This year, I’ve started writing a spin-off series to one of my popular paranormal series—Middlemarch Shifters. The first book in the new Middlemarch Gathering series features Rory, a Scottish werewolf, and Anita, a feline shifter from Middlemarch, New Zealand. My Highland Mate features the rejected mate trope. Here’s a portion of the blurb: Introducing the first romance in a Middlemarch Shifters spin-off series. A stubborn werewolf and an irked leopard shifter dance around their feelings at a special gathering to find fated mates. Forbidden love and second chances bring suspense and danger, and the handsome and oh, so sexy wolf faces up to the truth about his headstrong feline lover.

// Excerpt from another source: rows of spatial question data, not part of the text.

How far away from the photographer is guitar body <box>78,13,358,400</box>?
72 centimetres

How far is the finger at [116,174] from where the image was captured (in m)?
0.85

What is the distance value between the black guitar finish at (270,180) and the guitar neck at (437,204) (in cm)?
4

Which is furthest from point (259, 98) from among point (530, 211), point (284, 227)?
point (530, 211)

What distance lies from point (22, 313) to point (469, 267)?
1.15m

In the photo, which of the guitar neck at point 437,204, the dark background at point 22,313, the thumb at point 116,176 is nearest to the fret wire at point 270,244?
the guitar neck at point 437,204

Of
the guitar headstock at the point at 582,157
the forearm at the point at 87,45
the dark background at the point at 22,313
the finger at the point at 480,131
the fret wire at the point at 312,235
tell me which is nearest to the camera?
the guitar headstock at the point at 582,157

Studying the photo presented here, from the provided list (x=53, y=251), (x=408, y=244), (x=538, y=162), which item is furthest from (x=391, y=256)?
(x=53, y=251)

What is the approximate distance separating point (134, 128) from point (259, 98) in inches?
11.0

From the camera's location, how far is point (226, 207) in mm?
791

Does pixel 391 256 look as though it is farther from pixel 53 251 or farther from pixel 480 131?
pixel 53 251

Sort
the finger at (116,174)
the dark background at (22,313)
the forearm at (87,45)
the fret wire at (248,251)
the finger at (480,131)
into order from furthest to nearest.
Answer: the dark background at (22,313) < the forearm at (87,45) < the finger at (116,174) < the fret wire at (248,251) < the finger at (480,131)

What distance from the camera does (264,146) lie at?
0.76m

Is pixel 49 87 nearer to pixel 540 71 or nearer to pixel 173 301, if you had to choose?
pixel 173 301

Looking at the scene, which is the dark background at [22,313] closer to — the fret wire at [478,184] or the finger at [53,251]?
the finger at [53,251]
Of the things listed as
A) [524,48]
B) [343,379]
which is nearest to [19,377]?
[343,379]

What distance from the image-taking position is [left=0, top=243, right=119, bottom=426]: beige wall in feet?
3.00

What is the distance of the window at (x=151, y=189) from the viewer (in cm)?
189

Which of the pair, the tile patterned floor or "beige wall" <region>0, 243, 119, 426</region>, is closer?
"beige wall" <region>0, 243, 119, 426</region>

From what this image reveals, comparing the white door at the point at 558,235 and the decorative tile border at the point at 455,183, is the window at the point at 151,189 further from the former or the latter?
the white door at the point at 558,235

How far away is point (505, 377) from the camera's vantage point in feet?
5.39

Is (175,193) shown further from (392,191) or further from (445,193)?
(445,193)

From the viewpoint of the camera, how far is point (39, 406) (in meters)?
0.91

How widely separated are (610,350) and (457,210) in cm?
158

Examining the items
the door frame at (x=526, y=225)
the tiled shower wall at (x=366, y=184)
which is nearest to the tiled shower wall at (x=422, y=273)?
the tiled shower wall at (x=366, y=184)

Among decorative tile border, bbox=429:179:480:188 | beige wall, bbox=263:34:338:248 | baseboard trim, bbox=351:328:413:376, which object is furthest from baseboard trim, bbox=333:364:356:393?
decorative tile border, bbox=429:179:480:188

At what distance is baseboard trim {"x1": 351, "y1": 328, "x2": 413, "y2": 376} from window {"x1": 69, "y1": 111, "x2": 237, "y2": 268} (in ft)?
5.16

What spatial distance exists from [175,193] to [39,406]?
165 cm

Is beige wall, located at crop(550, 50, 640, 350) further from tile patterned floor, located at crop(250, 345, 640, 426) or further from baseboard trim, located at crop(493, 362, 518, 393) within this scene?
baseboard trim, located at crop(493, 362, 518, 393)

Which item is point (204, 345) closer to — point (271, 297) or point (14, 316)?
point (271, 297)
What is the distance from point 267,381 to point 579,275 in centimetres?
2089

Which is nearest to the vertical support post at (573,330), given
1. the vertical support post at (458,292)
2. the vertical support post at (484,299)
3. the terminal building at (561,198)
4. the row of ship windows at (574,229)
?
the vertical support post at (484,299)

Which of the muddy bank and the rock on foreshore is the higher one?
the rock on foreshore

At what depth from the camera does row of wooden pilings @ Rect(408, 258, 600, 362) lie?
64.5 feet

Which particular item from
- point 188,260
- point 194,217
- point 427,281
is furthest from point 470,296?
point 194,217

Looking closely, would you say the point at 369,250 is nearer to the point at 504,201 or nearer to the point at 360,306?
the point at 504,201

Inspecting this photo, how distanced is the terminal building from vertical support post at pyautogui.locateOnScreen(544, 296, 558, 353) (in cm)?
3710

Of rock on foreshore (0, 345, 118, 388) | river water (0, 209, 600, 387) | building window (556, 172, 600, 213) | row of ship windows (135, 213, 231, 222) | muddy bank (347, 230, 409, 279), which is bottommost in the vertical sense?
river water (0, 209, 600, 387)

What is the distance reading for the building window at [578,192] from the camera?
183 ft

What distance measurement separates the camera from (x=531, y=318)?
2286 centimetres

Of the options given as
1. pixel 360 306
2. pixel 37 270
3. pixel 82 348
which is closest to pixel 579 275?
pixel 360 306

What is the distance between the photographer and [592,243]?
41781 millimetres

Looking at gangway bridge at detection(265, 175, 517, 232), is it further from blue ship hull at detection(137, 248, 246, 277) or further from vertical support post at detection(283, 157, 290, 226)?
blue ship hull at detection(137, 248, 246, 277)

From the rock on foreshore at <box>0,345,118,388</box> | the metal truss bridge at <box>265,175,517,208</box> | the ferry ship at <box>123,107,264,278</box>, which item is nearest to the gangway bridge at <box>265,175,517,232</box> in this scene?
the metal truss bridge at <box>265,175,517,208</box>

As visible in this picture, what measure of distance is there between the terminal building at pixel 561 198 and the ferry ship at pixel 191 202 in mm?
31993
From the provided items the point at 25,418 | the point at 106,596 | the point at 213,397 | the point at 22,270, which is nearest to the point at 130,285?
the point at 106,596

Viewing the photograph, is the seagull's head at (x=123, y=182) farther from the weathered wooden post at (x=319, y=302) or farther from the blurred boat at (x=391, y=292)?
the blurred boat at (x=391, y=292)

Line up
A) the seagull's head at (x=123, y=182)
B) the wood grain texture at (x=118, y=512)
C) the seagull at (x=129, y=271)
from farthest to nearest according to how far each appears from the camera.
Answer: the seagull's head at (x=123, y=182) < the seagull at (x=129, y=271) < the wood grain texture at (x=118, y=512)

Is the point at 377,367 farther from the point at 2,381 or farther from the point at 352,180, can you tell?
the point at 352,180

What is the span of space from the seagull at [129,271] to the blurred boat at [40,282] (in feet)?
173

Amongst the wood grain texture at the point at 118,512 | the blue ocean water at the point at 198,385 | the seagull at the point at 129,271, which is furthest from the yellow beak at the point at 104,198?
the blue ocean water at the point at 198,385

My Highland Mate is currently available for pre-order and is live on 14 July 2022.

  • What do you like best about your main character in your latest and greatest or WIP from above?

I admire my heroine’s strength and determination to move forward despite setbacks and live her life as she chooses. The hero is equally determined, which is part of the reason they butt heads so often.

  • Tell us a little about one of your side characters from your latest and greatest or WIP?

The villain in this romance tries hard to break up the hero and heroine, and they appear blinkered about the situation and what they wish to achieve. The truth is their past has fed a great deal of their rage and pain, leading to decisions that are not the best.

  • How did you come up with your idea for the above story?

Last year, I decided to write a Christmas story set within my Middlemarch Shifters series. I enjoyed writing that and wondered how I could extend the series. The obvious solution was a spin-off, which gives readers a new entry point into my Middlemarch world. I decided to go with a fated mates trope and base the entire six-book series at a gathering for shifters who require a mate.

  • What was your writing plan for this book or WIP?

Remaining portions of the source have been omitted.